Musica e animazione visiva trascinano lo spettatore per poco meno di un’ora in un caleidoscopio ricco e densamente stratificato. Una struggente Habanera introduce l’intervento salvifico della Bambina dai capelli turchini e poi ancora risuona festosa e al contempo malinconica nel Paese dei Balocchi, dove la giostra rètro è abbandonata, uno dopo l’altro, da animali e bizzarri personaggi che incredibilmente la abitano; ricordi di melodie popolari dei primordi del jazz, in uso durante i funerali della popolazione nera di New Orleans, puntellano l’impiccagione di Pinocchio, che riemerge nell’insegna luminosa da motel americano insieme a tenere gambe infantili sospese da terra; il terribile Mangiafuoco è accompagnato da una base di scacciapensieri su cui si improvvisa secondo modi tradizionali; suoni di basso tuba evocano infine il canto dei cetacei per l’episodio del pesce-cane.

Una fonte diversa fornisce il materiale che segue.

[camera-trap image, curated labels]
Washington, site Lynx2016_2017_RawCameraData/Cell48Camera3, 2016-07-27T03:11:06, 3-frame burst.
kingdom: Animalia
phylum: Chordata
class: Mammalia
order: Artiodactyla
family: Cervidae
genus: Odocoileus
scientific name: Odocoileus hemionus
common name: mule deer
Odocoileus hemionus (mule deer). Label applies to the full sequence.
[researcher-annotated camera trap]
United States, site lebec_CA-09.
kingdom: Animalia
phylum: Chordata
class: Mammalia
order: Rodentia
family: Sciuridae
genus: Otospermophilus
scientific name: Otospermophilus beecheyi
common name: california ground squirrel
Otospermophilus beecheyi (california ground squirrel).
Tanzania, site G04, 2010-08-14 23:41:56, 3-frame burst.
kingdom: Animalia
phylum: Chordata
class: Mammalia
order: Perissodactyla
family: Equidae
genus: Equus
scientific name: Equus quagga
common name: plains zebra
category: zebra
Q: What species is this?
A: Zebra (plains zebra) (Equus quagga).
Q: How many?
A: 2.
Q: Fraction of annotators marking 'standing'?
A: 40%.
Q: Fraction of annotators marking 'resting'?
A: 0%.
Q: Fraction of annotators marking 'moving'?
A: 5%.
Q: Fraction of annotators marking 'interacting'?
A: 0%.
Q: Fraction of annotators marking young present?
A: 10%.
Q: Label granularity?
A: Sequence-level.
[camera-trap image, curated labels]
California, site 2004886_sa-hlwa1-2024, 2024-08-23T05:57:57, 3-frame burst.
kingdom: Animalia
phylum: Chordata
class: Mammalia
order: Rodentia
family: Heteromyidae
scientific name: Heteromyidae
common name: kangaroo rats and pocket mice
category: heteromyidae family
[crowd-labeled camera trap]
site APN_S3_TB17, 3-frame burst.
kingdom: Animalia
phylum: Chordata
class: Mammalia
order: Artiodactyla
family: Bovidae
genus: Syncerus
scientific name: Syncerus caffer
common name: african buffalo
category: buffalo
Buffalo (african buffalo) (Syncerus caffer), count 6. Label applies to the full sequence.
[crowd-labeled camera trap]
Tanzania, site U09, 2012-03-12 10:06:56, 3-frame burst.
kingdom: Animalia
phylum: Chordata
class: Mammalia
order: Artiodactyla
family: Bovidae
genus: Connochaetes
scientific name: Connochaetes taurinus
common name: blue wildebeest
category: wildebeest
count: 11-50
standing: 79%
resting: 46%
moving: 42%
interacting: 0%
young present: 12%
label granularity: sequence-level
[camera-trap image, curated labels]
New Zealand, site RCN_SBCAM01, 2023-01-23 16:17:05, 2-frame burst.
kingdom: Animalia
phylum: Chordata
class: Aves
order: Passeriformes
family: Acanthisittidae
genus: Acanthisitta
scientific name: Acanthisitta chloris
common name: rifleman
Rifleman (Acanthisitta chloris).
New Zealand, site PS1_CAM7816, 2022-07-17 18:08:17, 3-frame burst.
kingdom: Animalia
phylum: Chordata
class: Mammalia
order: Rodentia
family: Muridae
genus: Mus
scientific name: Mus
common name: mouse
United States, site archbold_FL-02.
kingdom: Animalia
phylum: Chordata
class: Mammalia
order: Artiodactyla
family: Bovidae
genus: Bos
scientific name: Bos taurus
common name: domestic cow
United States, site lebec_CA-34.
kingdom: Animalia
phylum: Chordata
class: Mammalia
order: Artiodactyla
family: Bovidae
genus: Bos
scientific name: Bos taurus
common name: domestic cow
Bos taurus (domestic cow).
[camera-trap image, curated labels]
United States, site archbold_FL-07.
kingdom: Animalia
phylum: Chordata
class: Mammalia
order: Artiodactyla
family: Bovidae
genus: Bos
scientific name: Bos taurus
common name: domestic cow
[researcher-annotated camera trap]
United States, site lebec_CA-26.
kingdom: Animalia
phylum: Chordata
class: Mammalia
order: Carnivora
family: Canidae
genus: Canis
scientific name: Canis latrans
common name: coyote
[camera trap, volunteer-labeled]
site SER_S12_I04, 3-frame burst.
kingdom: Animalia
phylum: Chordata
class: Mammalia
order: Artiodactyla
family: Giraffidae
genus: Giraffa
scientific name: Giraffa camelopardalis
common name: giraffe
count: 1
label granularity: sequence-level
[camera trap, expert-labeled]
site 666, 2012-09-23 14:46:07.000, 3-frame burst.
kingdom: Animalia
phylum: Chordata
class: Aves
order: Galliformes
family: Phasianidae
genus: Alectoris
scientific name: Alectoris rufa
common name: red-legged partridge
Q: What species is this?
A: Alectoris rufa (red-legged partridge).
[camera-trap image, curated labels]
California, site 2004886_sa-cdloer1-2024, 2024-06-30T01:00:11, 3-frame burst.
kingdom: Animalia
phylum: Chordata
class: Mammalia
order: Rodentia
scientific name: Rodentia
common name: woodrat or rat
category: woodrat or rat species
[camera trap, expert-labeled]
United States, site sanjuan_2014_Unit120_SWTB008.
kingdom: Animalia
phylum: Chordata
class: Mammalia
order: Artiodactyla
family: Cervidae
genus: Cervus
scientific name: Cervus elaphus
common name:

La contaminazione ironica e giocosa, perseguita in parallelo dalla musica e dalle immagini in una complessiva sintonia d’intenti, conferisce ai singoli episodi connotazioni emotive e associazioni extra-testuali, le quali, tuttavia, per la diversa familiarità che mettono in campo, sono in grado di offrire nuove chiavi d’accesso. I molteplici déjà vu indotti dalle metamorfosi visivo-musicali estendono così su scala globale la latitudine dei possibili adattamenti di una storia tipicamente italiana, custodita nelle memorie infantili di ciascuno di noi come antico patrimonio di formazione.